- WHAT IS NEEDED:
Reproduce all of the material below word for word, but omit the pictures.

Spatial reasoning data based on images
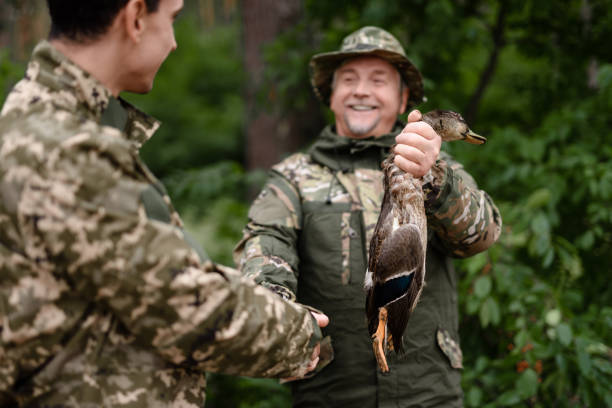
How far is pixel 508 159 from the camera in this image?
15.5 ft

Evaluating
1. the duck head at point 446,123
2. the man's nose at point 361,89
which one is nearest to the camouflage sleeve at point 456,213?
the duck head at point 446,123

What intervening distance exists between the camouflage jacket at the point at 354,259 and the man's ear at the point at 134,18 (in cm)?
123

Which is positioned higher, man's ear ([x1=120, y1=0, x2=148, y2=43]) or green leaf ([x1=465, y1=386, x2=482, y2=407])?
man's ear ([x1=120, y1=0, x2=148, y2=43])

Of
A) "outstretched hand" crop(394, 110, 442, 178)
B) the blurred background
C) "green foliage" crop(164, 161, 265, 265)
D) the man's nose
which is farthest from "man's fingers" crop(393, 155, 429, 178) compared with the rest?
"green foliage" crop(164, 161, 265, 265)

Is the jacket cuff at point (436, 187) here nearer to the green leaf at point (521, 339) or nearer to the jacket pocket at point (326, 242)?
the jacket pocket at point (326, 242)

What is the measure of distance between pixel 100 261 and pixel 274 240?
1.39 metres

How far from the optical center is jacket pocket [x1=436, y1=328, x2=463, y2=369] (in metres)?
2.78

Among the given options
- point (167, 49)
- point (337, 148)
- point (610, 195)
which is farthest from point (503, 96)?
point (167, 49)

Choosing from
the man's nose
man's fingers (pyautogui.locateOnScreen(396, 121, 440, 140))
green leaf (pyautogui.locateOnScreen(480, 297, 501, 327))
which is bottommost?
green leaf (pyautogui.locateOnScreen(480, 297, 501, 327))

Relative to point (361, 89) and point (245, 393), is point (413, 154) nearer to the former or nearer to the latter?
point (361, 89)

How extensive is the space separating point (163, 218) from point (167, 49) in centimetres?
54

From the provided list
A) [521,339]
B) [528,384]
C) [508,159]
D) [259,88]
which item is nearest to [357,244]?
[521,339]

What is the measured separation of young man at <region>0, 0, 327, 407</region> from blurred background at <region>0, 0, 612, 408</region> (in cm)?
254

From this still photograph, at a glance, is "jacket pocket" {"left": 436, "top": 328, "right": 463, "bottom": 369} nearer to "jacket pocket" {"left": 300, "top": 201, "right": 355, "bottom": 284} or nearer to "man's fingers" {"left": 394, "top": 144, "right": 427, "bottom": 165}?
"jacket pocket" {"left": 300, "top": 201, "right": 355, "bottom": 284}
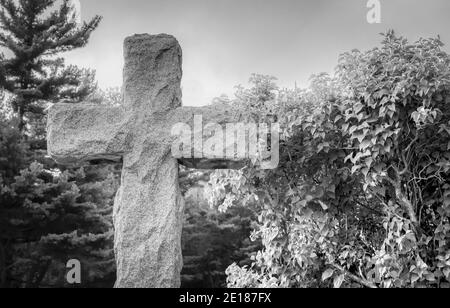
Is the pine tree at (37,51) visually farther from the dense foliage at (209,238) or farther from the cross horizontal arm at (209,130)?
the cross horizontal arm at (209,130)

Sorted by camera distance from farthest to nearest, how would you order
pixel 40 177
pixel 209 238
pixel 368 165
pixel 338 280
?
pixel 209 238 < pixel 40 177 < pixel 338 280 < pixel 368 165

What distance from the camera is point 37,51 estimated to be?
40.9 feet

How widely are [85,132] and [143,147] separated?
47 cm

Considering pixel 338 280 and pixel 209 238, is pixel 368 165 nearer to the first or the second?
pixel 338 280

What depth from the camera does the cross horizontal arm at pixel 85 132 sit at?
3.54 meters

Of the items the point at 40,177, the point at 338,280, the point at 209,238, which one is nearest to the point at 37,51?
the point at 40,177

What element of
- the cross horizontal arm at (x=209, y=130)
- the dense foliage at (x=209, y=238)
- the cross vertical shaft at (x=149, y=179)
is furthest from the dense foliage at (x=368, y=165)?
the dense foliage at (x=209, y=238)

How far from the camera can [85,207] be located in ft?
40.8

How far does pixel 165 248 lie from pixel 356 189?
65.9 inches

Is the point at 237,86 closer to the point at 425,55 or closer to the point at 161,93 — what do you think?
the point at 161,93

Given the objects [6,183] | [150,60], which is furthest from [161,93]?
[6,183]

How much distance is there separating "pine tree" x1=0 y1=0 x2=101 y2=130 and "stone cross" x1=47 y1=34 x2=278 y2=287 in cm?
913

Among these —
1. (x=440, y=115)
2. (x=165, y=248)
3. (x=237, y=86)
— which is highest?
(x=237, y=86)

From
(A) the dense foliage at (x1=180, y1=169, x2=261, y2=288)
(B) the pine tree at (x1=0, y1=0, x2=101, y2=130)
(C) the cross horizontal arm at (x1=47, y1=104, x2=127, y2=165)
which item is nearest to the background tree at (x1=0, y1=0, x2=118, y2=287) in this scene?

- WRITTEN REPLY:
How far is pixel 508 159 from the camera in this image?
15.5 ft

Evaluating
1. the duck head at point 446,123
2. the man's nose at point 361,89
which one is nearest to the camouflage sleeve at point 456,213?
the duck head at point 446,123

What intervening distance exists between the camouflage jacket at the point at 354,259 and the man's ear at the point at 134,18 (in cm)?
123

Which is positioned higher, man's ear ([x1=120, y1=0, x2=148, y2=43]) or green leaf ([x1=465, y1=386, x2=482, y2=407])?
man's ear ([x1=120, y1=0, x2=148, y2=43])

Of
A) "outstretched hand" crop(394, 110, 442, 178)
B) the blurred background
C) "green foliage" crop(164, 161, 265, 265)
D) the man's nose
which is farthest from "man's fingers" crop(393, 155, 429, 178) compared with the rest?
"green foliage" crop(164, 161, 265, 265)

Is the jacket cuff at point (436, 187) here nearer to the green leaf at point (521, 339) or nearer to the jacket pocket at point (326, 242)?
the jacket pocket at point (326, 242)

What is the measure of distance between pixel 100 261 and pixel 274 240?
1.39 metres

How far from the optical center is jacket pocket [x1=436, y1=328, x2=463, y2=369] (in metres)?
2.78

Among the given options
- point (167, 49)
- point (337, 148)
- point (610, 195)
which is farthest from point (503, 96)?
point (167, 49)

Choosing from
the man's nose
man's fingers (pyautogui.locateOnScreen(396, 121, 440, 140))
green leaf (pyautogui.locateOnScreen(480, 297, 501, 327))
which is bottommost?
green leaf (pyautogui.locateOnScreen(480, 297, 501, 327))

Relative to point (361, 89) and point (245, 393), is point (413, 154) nearer to the former or nearer to the latter?
point (361, 89)

How extensive is the space separating point (163, 218) from point (167, 49) in centimetres?
54

From the provided list
A) [521,339]
B) [528,384]
C) [508,159]
D) [259,88]
which item is nearest to [357,244]?
[521,339]

What is the measured separation of young man at <region>0, 0, 327, 407</region> from blurred background at <region>0, 0, 612, 408</region> (in cm)?
254

From this still photograph, at a glance, is "jacket pocket" {"left": 436, "top": 328, "right": 463, "bottom": 369} nearer to "jacket pocket" {"left": 300, "top": 201, "right": 355, "bottom": 284} or nearer to "man's fingers" {"left": 394, "top": 144, "right": 427, "bottom": 165}?
"jacket pocket" {"left": 300, "top": 201, "right": 355, "bottom": 284}
Is the pine tree at (37,51) visually farther from the dense foliage at (209,238) or farther from the cross horizontal arm at (209,130)?
the cross horizontal arm at (209,130)

Sorted by camera distance from farthest to nearest, how would you order
pixel 40 177
pixel 209 238
pixel 368 165
pixel 338 280
?
pixel 209 238 < pixel 40 177 < pixel 338 280 < pixel 368 165

What distance from the camera is point 37,51 estimated to be?
40.9 feet

How widely are [85,132] and [143,147] separated?
47 cm

Considering pixel 338 280 and pixel 209 238, is pixel 368 165 nearer to the first or the second?
pixel 338 280

What depth from the camera does the cross horizontal arm at pixel 85 132 sit at?
3.54 meters

Of the items the point at 40,177, the point at 338,280, the point at 209,238, which one is nearest to the point at 37,51?
the point at 40,177

What element of
- the cross horizontal arm at (x=209, y=130)
- the dense foliage at (x=209, y=238)
- the cross vertical shaft at (x=149, y=179)
is furthest from the dense foliage at (x=368, y=165)?
the dense foliage at (x=209, y=238)

How far from the camera can [85,207] be located in ft?
40.8

How far does pixel 165 248 lie from pixel 356 189?
65.9 inches

Is the point at 237,86 closer to the point at 425,55 or closer to the point at 161,93 — what do you think?
the point at 161,93

Given the objects [6,183] | [150,60], which is furthest from [161,93]?
[6,183]

How much distance is there separating "pine tree" x1=0 y1=0 x2=101 y2=130 and "stone cross" x1=47 y1=34 x2=278 y2=287 in cm?
913

Among these —
1. (x=440, y=115)
2. (x=165, y=248)
3. (x=237, y=86)
— which is highest?
(x=237, y=86)

From
(A) the dense foliage at (x1=180, y1=169, x2=261, y2=288)
(B) the pine tree at (x1=0, y1=0, x2=101, y2=130)
(C) the cross horizontal arm at (x1=47, y1=104, x2=127, y2=165)
which item is nearest to the background tree at (x1=0, y1=0, x2=118, y2=287) in this scene?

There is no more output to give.